Barnes said the paper and website will stay committed to aggressive journalism and develop new ways to reach readers.
A former reporter who rose through the editing ranks of newsrooms from Massachusetts to Minnesota over the past two decades was named editor and senior vice president of news at the Star Tribune on Wednesday.
Nancy Barnes, 45, a deputy managing editor at the newspaper since 2005, will take over March 5 from Anders Gyllenhaal, who is leaving after nearly five years to be the editor of the Miami Herald.
"It is truly a great privilege to be the next editor of the Star Tribune," Barnes said. "This is a newsroom that is blessed with many talented journalists and people who care passionately about this business."
Barnes, who will oversee the newsroom's 370 employees, added, "It has never been more important for us, as journalists, to stand up for what we believe in: aggressive, quality journalism and the rights granted a free press in this country."
In announcing her selection, Star Tribune Publisher Keith Moyer described Barnes as a gifted, fiercely competitive journalist who "gets things done" and is ideally suited to lead the paper, which is the 12th largest in the country.
"She brings a mixture of good ideas and kick-ass editing," Moyer said. "She's consistently shown that she gets where papers are at and where we need to go."
Barnes, who began her journalism career in 1982 as a news reporter in Lowell, Mass., becomes the editor at a time when newspapers are facing formidable new challenges such as the migration of readers and advertisers to the Internet.
The Star Tribune also is in transition. It is being sold by the McClatchy Company to Avista Capital Partners, a New York-based partnership of former investment bankers. The sale, announced in December, is expected to be completed in early March, said Chris Harte, a member of Avista's executive advisory board and a former Knight Ridder publisher. Harte will act as chairman of the board of directors at the Star Tribune.

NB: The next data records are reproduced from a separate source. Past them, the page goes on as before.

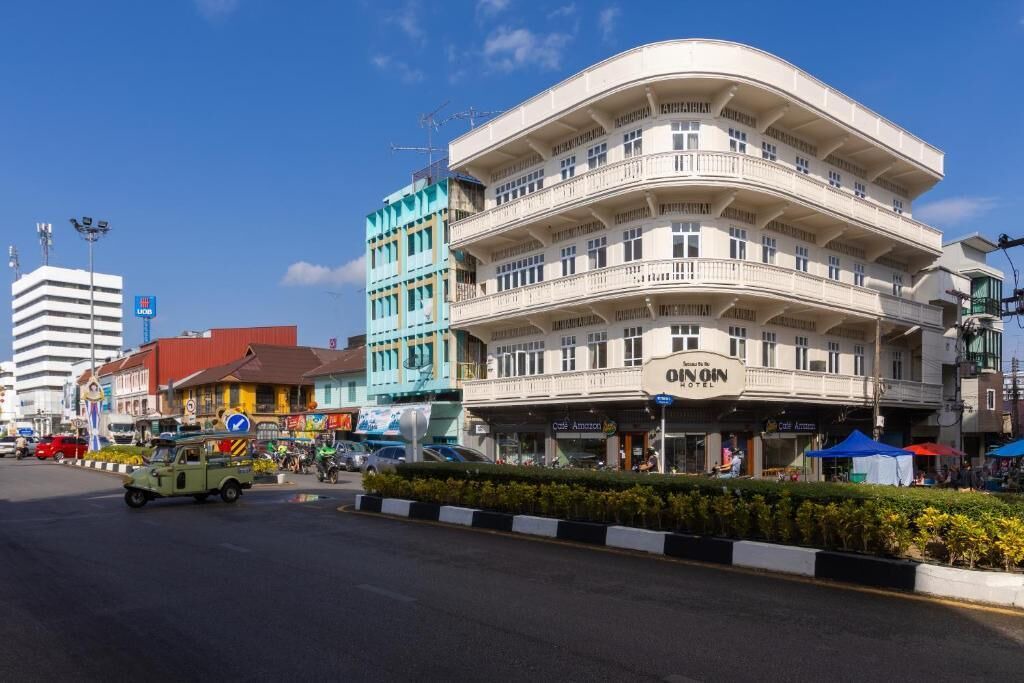 Photo of Outdoor in Trang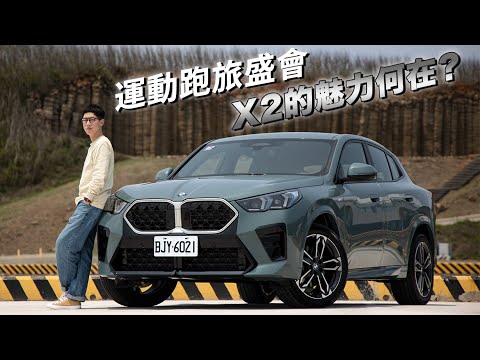 新世代 BMW X2 的魅力何在？科技與跨界的運動盛會！M35i 與 20i 的差異之處？| 汽車視界新車試駕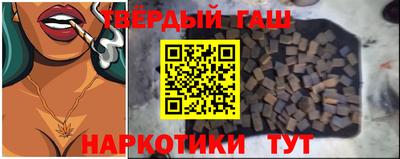 марихуана Малоярославец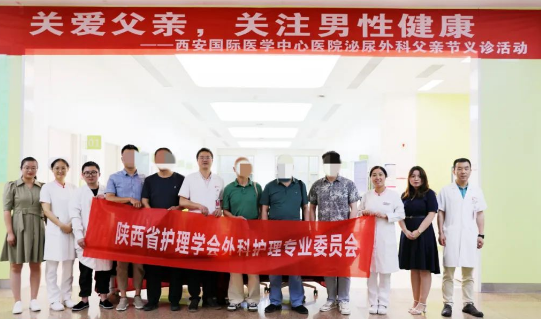 西安国际医学中心医院泌尿外科举办父亲节义诊活动
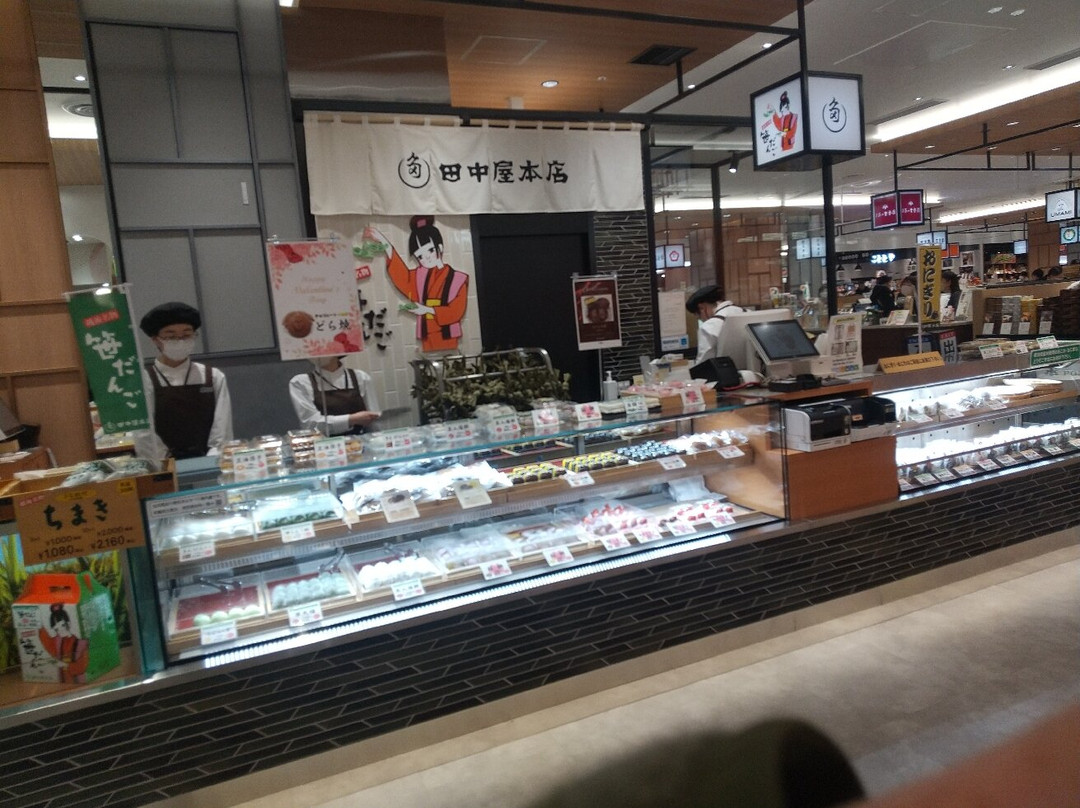 Tanakaya Honten Niigata Ekibiru Cocolo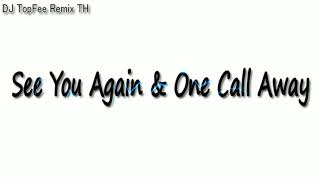 เพลงแดนซ์ (See You Again & One Call Away) DJ TopFee Remix TH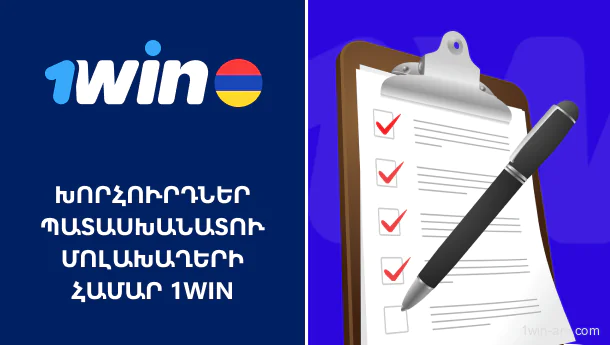 Պատասխանատու խաղի խորհուրդներ 1win խաղացողների համար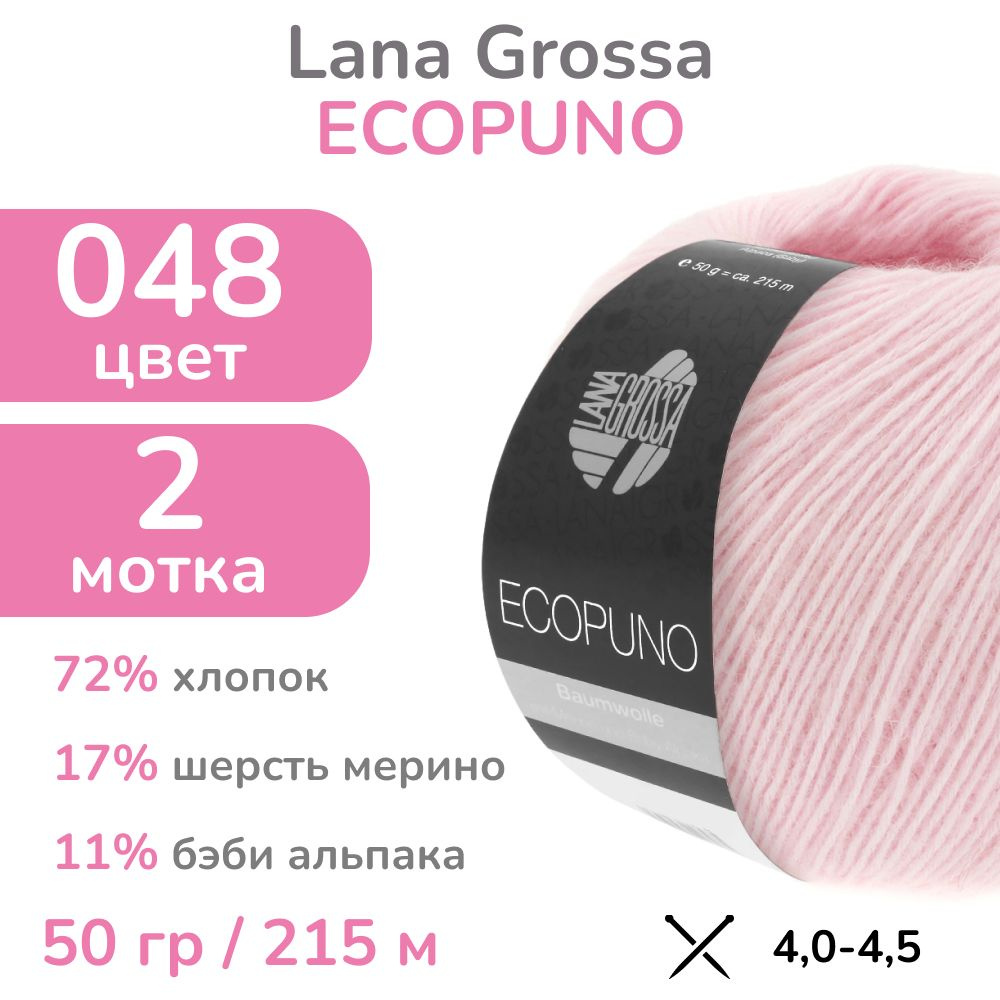 Пряжа Lana Grossa Ecopuno, цвет 048 (48 - нежно-розовый), 2 мотка (Лана Гросса Экопуно - Хлопок, меринос, #1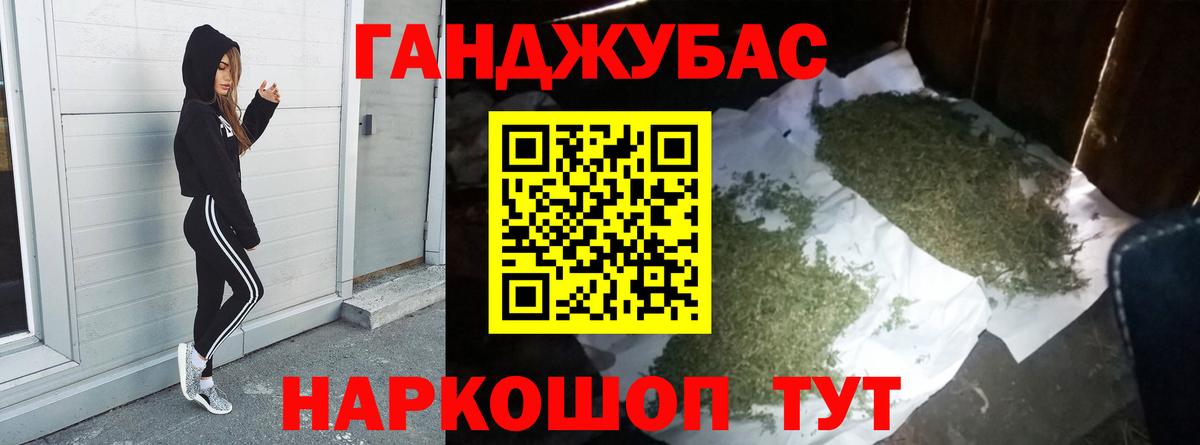 МАРИХУАНА конопля  Конопля Ganja  Бошки Шишки гибрид  Санкт-Петербург  Вход с VPN  Шишки марихуана VHQ 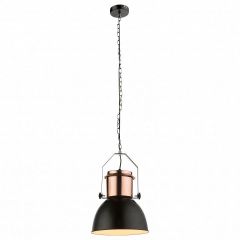 Подвесной светильник Globo Kutum 15282 в Озерске - ozersk.mebel24.online | фото 2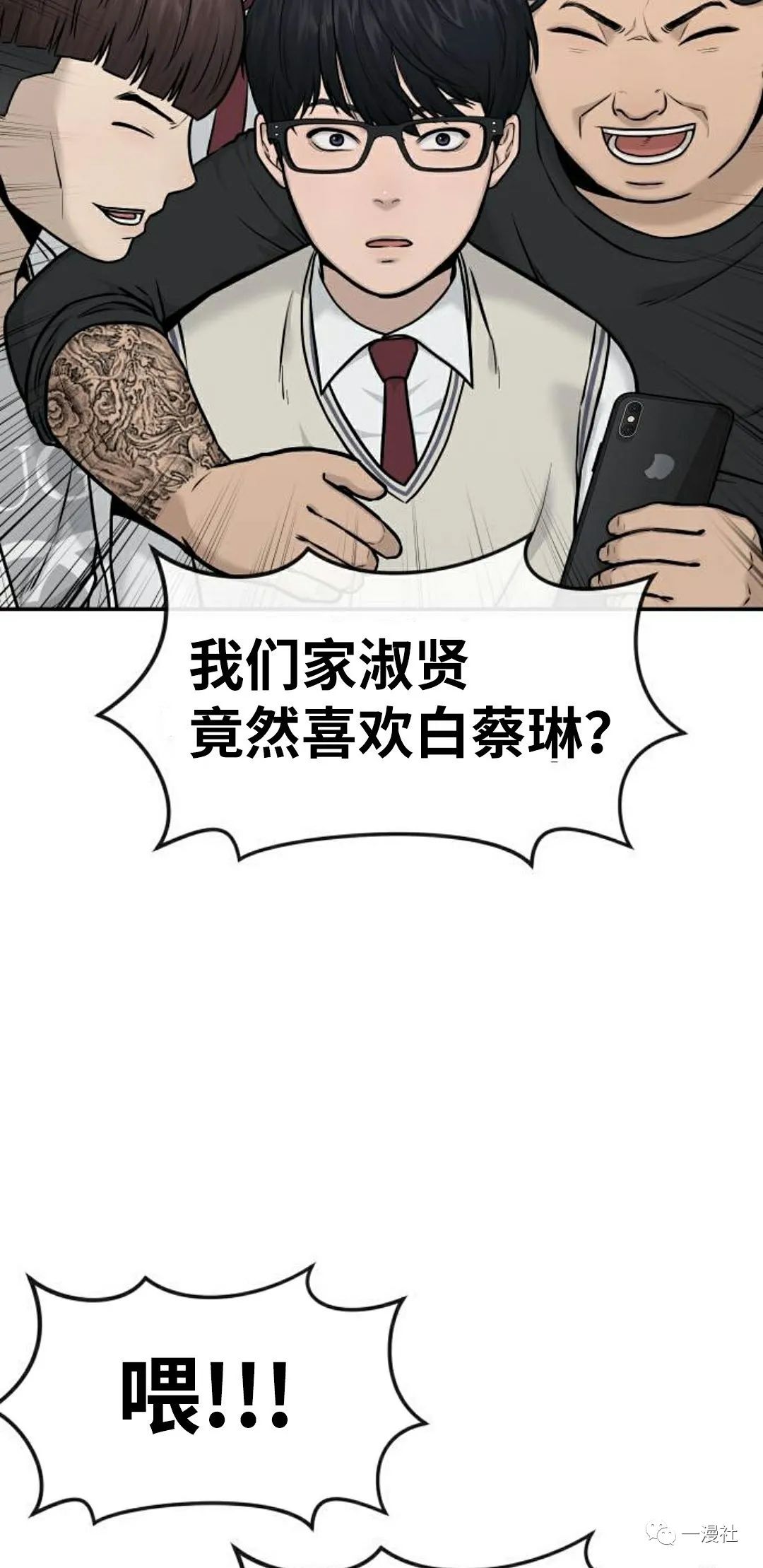 《系统至上》漫画最新章节第2话免费下拉式在线观看章节第【78】张图片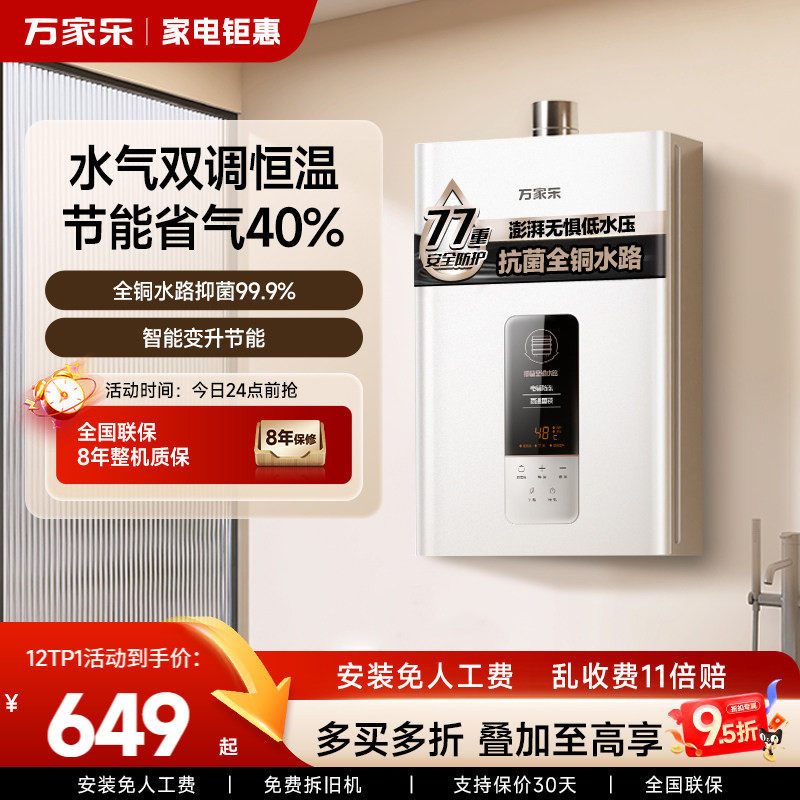 万家乐恒温王TP1恒温12L燃气热水器家用洗澡天然气液化气13/16升
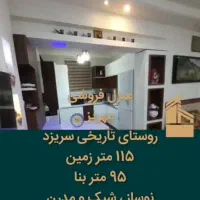 یه باب منزل مسکونی به متراژ ۱۱۵متر مربع دوطبقه|فروش خانه و ویلا|مهریز, |دیوار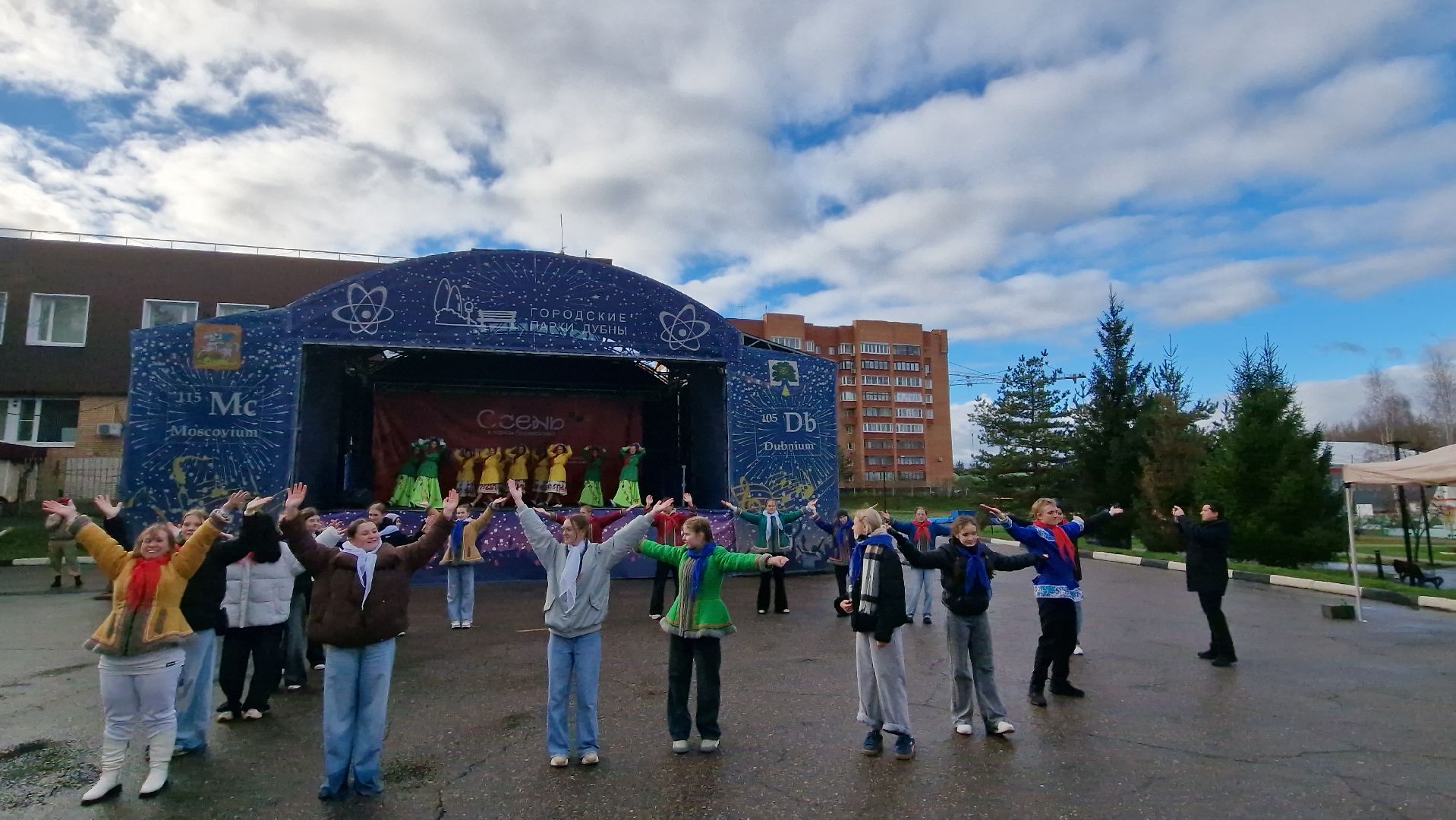 Дубна, Деньнародногоединства,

He said that after meeting with Barnes, "I was impressed by her energy and her thoughtfulness. She has the drive to take a very, very good paper and keep making it better."
Barnes said an immediate challenge will be to develop new ways to reach readers through the Star Tribune's website, in part by relying more on storytelling that includes video and audio.
At the same time, Barnes said, it is crucial for the paper and website to stay committed to the kinds of aggressive, public-spirited journalism that has long defined many newspapers. "Now, more than ever, it is critical that we develop content that stands above the generic news of the day," she said.
She is the first woman to be editor of the paper.
Barnes was born in Cambridge, Mass., and grew up in Virginia. She graduated in 1982 from the University of Virginia with a bachelor of arts degree in international relations and later earned a master's degree in business administration from the University of North Carolina at Chapel Hill.
She has worked as a reporter, copy editor, assignment editor, Sunday editor and business editor. Before she was hired as assistant managing editor for business at the Star Tribune in 2003, she worked as the Sunday editor for the Raleigh News & Observer.
In 2005, Barnes was promoted to a deputy managing editor position at the Star Tribune, supervising the paper's investigative and projects work and the content for the Sunday editions. She later also assumed responsibility for overseeing metro coverage and news polling.
Barnes is married to Sam Barnes, who is editor of the Star Tribune's weekly West section. The Barneses live in Eden Prairie and have three daughters.